» To be done
1. In the mailing-list message about git, write out the span from "From: Michael Haggerty" up to and including "CVS logs ;-).", swapping in "T. Lane" for every "Tom Lane".
2. Extend the mailing-list message about git past its final line.

» Provided passage
* * *

Re: git: uh-oh

From: Michael Haggerty <mhagger(at)alum(dot)mit(dot)edu>
To: Tom Lane <tgl(at)sss(dot)pgh(dot)pa(dot)us>
Cc: Magnus Hagander <magnus(at)hagander(dot)net>, Robert Haas <robertmhaas(at)gmail(dot)com>, pgsql-hackers <pgsql-hackers(at)postgresql(dot)org>
Subject: Re: git: uh-oh
Date: 2010-08-18 06:25:45
Message-ID: 4C6B7CE9.3000701@alum.mit.edu
Views: Raw Message | Whole Thread | Download mbox | Resend email
Thread:
Lists: pgsql-hackers

Tom Lane wrote:
> I lack git-fu pretty completely, but I do have the CVS logs ;-).
> It looks like some of these commits that are being ascribed to the
> REL8_3_STABLE branch were actually only committed on HEAD. For
> instance my commit in contrib/xml2 on 28 Feb 2010 21:31:57 was
> only in HEAD. It was back-patched a few hours later (1 Mar 3:41),
> and that's also shown here, but the HEAD commit shouldn't be.

* * *

(Box-labeled dataset extracts)
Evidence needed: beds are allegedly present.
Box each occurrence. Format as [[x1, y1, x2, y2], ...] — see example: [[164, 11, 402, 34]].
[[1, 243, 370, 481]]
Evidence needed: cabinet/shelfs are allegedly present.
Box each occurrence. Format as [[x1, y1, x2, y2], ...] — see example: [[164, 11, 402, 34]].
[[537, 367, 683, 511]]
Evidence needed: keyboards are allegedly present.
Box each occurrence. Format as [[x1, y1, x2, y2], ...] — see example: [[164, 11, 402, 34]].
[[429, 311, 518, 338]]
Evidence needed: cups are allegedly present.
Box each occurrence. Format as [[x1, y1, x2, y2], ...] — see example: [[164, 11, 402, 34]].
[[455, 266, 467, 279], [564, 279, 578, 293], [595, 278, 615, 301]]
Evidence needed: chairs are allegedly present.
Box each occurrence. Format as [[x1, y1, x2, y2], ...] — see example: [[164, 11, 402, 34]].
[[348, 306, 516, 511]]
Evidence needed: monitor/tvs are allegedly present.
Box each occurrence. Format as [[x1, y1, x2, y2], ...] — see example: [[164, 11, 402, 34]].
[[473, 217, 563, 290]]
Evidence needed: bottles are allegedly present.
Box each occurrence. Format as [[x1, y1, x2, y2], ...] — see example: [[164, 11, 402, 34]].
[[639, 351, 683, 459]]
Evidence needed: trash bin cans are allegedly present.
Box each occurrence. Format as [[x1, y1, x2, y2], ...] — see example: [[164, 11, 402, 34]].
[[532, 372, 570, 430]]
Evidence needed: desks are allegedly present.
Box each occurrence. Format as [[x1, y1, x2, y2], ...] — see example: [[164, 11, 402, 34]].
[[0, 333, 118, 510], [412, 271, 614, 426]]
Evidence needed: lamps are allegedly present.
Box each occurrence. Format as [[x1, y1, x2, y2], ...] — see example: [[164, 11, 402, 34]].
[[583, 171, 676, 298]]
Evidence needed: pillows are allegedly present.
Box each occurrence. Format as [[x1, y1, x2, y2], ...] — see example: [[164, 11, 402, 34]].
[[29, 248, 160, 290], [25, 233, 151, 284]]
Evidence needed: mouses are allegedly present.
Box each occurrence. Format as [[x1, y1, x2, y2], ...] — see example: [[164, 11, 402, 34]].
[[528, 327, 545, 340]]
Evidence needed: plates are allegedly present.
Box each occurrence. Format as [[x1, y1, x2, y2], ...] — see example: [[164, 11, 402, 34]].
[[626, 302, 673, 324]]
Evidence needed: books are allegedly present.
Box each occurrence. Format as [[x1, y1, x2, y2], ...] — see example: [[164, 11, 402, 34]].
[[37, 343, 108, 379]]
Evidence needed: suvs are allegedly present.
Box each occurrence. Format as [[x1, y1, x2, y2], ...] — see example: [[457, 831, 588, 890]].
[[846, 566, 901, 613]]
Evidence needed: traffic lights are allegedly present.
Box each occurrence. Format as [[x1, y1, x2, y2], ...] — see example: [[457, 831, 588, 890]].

* * *

» Per-task outputs
1.
From: Michael Haggerty <mhagger(at)alum(dot)mit(dot)edu>
To: T. Lane <tgl(at)sss(dot)pgh(dot)pa(dot)us>
Cc: Magnus Hagander <magnus(at)hagander(dot)net>, Robert Haas <robertmhaas(at)gmail(dot)com>, pgsql-hackers <pgsql-hackers(at)postgresql(dot)org>
Subject: Re: git: uh-oh
Date: 2010-08-18 06:25:45
Message-ID: 4C6B7CE9.3000701@alum.mit.edu
Views: Raw Message | Whole Thread | Download mbox | Resend email
Thread:
Lists: pgsql-hackers

T. Lane wrote:
> I lack git-fu pretty completely, but I do have the CVS logs ;-).

2.
>
> I wonder whether the repository is completely OK and the problem
> is that this webpage isn't filtering the commits correctly.

Please don't panic :-)

The problem is that it is *impossible* to faithfully represent a CVS or
Subversion history with its ancestry information in a git repository (or
AFAIK any of the DVCS repositories). The reason is that CVS
fundamentally records the history of single files, and each file can
have a branching history that is incompatible with those of other files.
For example, in CVS, a file can be added to a branch after the branch
already exists, different files can be added to a branch from multiple
parent branches, and even more perverse things are allowed. The CVS
history can record this mish-mash (albeit with much ambiguity).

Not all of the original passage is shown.